Amazon and traditional retailers
I don’t think I’ll see self-driving cars in the next 20 years (see here for my definition of what a self-driving car is).
I don’t think I’ll see general artificial intelligence in the next 20 years. The sort of general AI that can distinguish between what it means when you drive a car and see a soccer ball bouncing into the street, and see a empty plastic bag floating into the street. The sort of general AI that can understand that the former has a much higher chance of a small kid running into the street to chase that ball.
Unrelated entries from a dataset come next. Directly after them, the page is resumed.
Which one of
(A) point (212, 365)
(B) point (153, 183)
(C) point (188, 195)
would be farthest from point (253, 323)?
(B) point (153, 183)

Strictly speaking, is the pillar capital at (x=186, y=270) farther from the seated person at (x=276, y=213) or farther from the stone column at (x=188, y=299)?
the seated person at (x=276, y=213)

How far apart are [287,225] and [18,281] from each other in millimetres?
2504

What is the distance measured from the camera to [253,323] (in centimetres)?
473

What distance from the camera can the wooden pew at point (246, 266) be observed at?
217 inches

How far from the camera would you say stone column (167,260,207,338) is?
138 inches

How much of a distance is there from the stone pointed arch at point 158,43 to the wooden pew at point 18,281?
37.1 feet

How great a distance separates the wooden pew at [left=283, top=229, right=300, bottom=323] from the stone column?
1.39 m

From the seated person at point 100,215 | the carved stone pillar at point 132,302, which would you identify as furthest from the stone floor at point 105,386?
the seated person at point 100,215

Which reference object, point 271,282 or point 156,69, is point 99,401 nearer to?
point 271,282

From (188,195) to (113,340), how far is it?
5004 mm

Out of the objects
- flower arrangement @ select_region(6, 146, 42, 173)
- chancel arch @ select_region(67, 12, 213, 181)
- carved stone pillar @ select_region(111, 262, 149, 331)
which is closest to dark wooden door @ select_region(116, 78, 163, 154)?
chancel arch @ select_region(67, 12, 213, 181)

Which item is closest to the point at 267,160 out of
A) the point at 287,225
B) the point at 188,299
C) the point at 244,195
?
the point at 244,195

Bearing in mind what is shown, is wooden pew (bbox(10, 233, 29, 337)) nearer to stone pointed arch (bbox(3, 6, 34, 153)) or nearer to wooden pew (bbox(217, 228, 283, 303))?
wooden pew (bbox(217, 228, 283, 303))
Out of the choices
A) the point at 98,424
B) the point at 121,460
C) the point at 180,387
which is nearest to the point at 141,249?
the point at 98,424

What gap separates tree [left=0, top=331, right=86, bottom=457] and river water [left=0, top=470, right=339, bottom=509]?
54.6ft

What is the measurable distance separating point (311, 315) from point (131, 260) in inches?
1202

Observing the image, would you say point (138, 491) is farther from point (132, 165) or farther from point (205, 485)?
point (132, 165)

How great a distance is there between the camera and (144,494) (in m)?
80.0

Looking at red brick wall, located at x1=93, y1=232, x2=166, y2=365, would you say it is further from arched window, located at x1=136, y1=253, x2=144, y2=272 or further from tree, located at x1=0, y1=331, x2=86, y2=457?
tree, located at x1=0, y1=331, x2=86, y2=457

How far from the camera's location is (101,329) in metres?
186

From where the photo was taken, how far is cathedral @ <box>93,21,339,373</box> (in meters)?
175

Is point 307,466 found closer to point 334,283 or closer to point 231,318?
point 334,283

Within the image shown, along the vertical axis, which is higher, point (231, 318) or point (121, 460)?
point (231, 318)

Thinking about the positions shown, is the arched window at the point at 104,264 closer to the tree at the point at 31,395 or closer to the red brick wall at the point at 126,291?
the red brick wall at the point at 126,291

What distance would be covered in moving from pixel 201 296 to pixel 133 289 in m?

The sort of general AI that we would need for that self-driving car utopia.
But I am 99% certain that in the next 5 years Amazon will have a fully automated warehouse that does not have any human presence on the floor. I keep on thinking about how “I, Robot” portrayed fully automated highway traffic at 180+ mph with barely any space left between vehicles. And I keep on thinking how much money Amazon will be able to shave off of every single physical purchase when they remove the last human operator from that chain. Except for the delivery vehicles of course. I don’t for a second believe that we’ll see automated delivery of any sort, be it ground vehicles or drones, in the next 20 years.
At that point, it’s pretty much game over for anybody else in the retailer space. I don’t think that anybody else – be it Walmart, Target, Home Depot, Office Depot, JC Penney etc – has the right blend of warehouse coverage and technological research into warehouse automation. And how likely is it that Amazon would be willing to share that automation technology with their competitors?
Of all the individual tech stocks that we own, I am by far the most optimistic about Amazon.